_Extract_.
The term high-affinity transporter does not have a formal definition and it is used here to indicate that the transporter exhibits a Km that is not much higher than that of the high-affinity Mechanism I that was described in pioneering papers on K+ transport (Epstein et al., 1963
). Although under such low-K+ conditions transport may involve a high energetic demand, the term high-affinity does not imply that the transporter necessarily mediates an active process (Rodríguez-Navarro, 2000
). For example, the high-affinity K+ transporter of Neurospora crassa is an active transporter because it mediates the accumulation of K+ when the diffusion potential of K+ is more negative than the membrane potential (Rodríguez-Navarro et al., 1986
). By contrast, a channel may exhibit high-affinity for K+ (Sentenac et al., 1992
; Brüggemann et al., 1999
), but cannot mediate active transport.

_Problem description_.
Continue the passage on high-affinity K+ transporters with the next few sentences after its final line.

_Data_.
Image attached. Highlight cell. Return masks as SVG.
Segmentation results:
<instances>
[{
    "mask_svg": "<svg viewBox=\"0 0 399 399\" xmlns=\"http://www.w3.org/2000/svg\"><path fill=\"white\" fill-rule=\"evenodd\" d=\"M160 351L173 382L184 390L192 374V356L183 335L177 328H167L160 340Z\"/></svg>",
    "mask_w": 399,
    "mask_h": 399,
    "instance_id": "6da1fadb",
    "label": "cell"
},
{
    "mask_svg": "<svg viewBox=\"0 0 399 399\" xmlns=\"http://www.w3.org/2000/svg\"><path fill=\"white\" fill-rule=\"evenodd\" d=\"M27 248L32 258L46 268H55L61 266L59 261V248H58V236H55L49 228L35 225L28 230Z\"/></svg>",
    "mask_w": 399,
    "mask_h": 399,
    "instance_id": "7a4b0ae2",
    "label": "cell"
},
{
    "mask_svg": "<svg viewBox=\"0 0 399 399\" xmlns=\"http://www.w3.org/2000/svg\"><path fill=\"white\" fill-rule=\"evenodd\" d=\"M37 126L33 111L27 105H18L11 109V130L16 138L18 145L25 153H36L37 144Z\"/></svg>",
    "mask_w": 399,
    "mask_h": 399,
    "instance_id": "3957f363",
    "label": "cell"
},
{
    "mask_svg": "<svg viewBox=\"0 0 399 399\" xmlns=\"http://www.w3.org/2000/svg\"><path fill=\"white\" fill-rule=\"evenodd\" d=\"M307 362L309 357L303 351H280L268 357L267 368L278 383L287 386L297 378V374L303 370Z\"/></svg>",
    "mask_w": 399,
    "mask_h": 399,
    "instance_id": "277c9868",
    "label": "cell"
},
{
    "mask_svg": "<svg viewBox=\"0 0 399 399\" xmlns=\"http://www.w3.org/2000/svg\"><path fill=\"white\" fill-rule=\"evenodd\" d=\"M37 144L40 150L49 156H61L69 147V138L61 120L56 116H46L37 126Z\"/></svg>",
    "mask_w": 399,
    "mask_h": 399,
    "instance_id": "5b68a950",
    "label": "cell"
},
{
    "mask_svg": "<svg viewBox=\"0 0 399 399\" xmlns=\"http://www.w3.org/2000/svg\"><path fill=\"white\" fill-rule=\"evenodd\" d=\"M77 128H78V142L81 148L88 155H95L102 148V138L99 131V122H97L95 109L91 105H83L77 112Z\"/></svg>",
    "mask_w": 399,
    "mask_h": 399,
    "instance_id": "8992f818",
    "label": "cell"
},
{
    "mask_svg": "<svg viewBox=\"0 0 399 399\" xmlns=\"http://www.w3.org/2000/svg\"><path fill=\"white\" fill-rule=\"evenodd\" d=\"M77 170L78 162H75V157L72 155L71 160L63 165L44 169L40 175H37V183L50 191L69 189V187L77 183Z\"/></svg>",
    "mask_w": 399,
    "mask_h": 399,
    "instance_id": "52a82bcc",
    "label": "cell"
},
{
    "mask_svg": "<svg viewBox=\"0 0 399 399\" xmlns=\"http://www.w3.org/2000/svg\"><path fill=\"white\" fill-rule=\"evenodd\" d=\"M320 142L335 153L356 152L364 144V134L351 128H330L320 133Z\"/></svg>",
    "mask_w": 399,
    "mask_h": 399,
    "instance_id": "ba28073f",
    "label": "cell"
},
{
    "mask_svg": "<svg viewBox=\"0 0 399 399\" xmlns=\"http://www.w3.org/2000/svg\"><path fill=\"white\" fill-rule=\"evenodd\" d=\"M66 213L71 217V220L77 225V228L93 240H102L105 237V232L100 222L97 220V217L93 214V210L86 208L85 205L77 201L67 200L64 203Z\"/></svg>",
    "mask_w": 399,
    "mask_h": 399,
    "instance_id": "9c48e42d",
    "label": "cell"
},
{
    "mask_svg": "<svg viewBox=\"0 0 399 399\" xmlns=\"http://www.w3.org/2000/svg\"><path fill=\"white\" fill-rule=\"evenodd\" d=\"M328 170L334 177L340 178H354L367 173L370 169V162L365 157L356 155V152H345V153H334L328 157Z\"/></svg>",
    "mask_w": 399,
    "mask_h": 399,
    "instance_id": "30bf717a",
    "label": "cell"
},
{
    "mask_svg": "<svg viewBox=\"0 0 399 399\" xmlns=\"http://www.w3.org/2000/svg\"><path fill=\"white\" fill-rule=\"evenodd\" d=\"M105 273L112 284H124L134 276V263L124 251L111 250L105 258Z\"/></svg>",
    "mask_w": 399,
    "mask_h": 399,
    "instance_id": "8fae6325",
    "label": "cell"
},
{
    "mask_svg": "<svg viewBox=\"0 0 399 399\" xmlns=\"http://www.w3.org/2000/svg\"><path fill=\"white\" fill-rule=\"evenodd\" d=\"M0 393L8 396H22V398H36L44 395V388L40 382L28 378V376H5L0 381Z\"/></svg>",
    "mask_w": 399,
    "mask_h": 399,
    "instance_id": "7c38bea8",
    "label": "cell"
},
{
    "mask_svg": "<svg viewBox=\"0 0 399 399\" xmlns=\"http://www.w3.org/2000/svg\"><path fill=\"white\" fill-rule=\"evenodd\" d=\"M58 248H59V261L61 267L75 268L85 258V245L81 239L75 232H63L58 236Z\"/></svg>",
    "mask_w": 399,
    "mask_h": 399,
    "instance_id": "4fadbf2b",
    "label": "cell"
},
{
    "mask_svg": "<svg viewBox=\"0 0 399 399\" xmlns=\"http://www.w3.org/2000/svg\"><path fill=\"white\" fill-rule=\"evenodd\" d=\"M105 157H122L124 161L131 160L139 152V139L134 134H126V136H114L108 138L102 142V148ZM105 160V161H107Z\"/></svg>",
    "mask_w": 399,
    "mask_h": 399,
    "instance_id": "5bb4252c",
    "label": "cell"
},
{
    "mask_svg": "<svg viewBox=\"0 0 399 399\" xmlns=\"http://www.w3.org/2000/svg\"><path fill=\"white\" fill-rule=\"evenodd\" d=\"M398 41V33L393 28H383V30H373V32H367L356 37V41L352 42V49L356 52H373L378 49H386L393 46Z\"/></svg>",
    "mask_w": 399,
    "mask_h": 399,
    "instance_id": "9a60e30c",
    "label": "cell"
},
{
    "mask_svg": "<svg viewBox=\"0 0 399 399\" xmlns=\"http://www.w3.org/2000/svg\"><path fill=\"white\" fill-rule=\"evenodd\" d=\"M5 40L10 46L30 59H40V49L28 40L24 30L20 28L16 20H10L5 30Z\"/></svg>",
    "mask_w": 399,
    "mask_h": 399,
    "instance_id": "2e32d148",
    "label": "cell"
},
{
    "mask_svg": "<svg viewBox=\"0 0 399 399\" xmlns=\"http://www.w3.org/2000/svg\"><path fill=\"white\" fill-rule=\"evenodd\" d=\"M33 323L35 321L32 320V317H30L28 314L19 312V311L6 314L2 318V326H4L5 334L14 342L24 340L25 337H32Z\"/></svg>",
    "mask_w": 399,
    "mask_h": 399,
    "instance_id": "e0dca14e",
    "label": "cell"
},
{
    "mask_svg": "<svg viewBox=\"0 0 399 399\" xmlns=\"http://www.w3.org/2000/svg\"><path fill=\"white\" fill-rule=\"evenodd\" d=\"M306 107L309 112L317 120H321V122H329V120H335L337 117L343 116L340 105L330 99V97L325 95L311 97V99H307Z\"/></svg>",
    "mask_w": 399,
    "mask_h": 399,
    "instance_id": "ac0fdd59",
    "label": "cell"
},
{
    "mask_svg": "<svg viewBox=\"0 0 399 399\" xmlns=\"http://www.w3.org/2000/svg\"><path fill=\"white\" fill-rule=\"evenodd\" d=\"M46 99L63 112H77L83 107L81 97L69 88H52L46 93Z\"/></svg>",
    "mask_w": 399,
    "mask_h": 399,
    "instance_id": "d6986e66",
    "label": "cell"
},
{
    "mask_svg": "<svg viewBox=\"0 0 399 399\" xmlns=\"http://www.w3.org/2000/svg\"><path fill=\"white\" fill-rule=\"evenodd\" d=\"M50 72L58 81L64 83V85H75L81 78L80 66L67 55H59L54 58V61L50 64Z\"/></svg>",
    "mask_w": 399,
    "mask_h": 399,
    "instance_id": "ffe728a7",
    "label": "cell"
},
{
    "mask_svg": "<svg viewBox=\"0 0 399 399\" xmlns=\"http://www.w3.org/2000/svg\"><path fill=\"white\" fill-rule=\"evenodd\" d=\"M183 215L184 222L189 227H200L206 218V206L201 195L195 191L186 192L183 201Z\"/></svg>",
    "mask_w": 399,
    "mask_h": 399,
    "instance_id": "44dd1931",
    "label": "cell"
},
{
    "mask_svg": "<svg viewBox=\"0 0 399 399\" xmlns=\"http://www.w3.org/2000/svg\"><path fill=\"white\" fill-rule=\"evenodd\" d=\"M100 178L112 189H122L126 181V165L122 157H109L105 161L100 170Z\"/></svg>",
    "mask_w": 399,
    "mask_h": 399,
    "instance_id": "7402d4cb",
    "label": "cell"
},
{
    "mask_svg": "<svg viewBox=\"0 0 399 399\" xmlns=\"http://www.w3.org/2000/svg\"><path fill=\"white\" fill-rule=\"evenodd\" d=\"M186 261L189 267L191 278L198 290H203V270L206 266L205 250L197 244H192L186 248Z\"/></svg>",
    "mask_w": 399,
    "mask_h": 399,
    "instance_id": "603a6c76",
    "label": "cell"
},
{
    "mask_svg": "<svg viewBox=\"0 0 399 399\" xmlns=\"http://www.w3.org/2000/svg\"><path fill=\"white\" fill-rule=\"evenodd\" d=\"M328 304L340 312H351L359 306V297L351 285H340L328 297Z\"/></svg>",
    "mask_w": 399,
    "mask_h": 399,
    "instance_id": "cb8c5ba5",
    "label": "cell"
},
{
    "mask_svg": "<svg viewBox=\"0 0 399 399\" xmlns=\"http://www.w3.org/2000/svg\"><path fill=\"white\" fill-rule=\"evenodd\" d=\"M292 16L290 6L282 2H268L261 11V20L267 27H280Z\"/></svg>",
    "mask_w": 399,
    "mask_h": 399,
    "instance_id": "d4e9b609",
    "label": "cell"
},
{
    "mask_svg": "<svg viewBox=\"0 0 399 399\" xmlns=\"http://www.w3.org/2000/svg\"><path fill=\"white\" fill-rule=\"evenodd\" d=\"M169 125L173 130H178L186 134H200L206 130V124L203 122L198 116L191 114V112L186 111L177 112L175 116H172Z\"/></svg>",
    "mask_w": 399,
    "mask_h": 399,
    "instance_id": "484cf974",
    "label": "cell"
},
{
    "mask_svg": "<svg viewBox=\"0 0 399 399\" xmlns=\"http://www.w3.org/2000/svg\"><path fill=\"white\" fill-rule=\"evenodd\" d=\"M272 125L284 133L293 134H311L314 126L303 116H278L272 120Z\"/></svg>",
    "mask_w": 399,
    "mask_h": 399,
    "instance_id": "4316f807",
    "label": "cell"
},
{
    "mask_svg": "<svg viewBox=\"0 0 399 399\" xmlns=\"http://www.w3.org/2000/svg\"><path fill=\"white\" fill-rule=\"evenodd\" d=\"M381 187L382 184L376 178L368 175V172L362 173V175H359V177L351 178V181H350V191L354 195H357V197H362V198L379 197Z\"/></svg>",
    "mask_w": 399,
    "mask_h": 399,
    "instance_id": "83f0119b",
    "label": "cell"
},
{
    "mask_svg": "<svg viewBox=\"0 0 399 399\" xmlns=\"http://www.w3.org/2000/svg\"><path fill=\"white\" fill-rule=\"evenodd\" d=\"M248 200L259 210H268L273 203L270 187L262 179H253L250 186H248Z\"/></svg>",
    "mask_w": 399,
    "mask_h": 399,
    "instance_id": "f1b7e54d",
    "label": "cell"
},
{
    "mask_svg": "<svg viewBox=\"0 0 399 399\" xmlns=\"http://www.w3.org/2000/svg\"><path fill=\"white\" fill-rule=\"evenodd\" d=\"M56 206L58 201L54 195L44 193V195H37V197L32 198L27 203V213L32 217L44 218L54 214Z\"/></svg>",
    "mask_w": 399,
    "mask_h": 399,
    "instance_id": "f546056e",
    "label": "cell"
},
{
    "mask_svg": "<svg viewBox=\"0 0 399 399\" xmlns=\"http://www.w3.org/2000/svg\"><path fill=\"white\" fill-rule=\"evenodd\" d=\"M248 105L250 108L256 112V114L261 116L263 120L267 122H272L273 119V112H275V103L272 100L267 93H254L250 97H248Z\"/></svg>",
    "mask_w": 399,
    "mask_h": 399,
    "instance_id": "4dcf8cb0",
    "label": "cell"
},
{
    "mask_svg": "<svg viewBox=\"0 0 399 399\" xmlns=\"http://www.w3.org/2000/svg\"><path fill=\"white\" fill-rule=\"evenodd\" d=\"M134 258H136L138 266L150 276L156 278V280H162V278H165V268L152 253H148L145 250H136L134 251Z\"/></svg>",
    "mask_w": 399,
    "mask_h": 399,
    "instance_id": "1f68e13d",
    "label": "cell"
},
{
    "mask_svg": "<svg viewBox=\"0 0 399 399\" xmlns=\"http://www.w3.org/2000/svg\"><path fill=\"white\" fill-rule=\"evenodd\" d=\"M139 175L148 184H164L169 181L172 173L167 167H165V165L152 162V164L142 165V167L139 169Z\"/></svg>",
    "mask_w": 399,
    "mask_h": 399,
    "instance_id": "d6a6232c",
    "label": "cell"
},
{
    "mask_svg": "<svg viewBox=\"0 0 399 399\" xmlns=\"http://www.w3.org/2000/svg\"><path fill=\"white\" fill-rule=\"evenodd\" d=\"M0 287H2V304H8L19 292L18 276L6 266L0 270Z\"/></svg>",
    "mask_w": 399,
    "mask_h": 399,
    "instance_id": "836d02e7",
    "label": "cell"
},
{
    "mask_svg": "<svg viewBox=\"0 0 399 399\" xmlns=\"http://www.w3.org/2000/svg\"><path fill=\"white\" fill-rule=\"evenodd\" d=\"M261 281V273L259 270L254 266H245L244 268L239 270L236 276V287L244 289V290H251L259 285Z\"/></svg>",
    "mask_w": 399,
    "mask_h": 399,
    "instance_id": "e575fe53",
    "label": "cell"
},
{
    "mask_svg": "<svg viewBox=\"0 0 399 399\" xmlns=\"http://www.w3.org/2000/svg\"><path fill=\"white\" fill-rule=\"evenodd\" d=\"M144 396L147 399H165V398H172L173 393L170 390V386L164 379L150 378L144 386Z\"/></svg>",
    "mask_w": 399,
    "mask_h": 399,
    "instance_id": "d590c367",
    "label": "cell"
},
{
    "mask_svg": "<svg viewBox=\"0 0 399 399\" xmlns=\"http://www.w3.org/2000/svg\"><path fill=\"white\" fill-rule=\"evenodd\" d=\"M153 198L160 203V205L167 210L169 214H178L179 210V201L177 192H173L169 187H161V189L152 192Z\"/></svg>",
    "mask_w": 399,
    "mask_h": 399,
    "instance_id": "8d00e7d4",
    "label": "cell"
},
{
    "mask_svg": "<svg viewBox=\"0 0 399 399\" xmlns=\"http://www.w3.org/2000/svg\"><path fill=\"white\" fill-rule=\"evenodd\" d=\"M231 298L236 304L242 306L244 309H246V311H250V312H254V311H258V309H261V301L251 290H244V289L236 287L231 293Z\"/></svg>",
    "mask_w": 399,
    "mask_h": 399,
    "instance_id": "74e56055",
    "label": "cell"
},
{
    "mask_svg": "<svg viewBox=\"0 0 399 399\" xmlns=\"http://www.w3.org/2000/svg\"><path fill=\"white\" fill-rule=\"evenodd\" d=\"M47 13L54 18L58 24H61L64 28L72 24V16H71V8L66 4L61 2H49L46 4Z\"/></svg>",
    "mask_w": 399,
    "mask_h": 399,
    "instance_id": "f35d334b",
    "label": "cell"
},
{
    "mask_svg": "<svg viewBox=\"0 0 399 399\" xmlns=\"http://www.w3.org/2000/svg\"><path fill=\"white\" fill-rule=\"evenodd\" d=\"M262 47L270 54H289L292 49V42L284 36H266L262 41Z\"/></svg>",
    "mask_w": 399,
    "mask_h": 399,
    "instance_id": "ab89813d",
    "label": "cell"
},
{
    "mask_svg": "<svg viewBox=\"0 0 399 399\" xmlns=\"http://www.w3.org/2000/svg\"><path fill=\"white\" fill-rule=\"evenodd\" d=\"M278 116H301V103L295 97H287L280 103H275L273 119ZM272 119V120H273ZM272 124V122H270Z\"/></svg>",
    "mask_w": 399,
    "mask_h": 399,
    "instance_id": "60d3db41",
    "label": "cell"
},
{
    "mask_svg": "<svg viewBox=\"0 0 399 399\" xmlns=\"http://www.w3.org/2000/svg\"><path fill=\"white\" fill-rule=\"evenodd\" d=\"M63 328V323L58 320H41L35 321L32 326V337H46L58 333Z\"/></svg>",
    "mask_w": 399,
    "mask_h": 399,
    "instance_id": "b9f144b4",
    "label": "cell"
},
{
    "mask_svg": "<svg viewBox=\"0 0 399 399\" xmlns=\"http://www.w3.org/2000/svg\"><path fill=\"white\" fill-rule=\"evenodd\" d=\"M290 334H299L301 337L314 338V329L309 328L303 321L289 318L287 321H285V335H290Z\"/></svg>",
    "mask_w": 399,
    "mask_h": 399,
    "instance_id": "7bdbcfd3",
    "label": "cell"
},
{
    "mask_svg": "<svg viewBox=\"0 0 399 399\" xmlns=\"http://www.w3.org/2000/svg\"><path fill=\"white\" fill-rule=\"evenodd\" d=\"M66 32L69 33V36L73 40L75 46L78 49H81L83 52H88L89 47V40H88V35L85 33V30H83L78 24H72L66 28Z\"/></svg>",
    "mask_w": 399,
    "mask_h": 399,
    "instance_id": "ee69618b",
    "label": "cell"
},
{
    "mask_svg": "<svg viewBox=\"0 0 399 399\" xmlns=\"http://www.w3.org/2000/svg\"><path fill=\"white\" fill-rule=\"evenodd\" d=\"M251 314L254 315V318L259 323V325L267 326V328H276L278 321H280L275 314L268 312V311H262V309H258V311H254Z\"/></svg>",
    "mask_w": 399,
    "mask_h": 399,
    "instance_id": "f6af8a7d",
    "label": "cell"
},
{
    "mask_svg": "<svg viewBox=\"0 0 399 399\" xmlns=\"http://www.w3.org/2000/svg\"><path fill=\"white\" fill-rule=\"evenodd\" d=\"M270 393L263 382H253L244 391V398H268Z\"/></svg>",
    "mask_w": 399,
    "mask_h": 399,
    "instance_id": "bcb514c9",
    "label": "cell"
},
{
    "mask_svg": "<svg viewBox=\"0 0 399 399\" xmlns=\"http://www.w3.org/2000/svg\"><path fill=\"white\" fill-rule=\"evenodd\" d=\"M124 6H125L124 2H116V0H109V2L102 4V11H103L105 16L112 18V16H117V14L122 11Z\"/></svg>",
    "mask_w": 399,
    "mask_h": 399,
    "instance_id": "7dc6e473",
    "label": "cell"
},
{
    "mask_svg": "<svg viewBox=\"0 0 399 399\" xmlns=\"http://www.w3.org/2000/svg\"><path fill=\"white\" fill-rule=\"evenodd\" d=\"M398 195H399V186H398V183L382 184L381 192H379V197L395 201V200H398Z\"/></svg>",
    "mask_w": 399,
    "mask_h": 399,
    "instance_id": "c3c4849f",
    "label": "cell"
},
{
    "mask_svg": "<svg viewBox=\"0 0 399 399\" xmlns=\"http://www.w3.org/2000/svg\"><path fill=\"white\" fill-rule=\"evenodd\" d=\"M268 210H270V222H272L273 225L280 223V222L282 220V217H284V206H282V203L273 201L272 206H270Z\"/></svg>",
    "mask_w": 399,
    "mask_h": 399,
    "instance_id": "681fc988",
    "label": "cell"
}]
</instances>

_Result of the task_.
Although plants have an absolute requirement for K+, and Na+ is toxic for many biological reactions in the cytoplasm, this does not apply to vacuolar processes and the replacement of K+ by Na+ in the vacuole does not produce toxicity (Flowers and Läuchli, 1983
; Subbarao et al., 2003
). With an unrestricted supply of K+, a significant proportion is in the vacuole; its replacement by Na+ greatly reduces the total K+ content of the plant and, consequently, its ability to take up Na+ is an evolutionary advantage that plants have used. However, if Na+ is scarce, the aforementioned difficulties for taking up K+ apply to Na+, which also requires a high-affinity transporter.
This paper aims to present an overview of the advances that have taken place in recent years on the functional understanding of high-affinity K+ and Na+ transport systems. There are references to a previous review by Rodríguez-Navarro (2000)
for general concepts and this is complemented by more recent reviews on K+ (Schachtman, 2000
; Mäser et al., 2001
, 2002b
; Tester and Leigh, 2001
; Shabala, 2003
; Véry and Sentenac, 2003
; Amtmann et al., 2004
) and Na+ (Blumwald et al., 2000
; Tester and Davenport, 2003
; Horie and Schroeder, 2004
) transport, avoiding repetitions. Recent reviews on cation channels (Demidchik et al., 2002
; Véry and Sentenac, 2002
; Chérel, 2004
) are also relevant to this paper.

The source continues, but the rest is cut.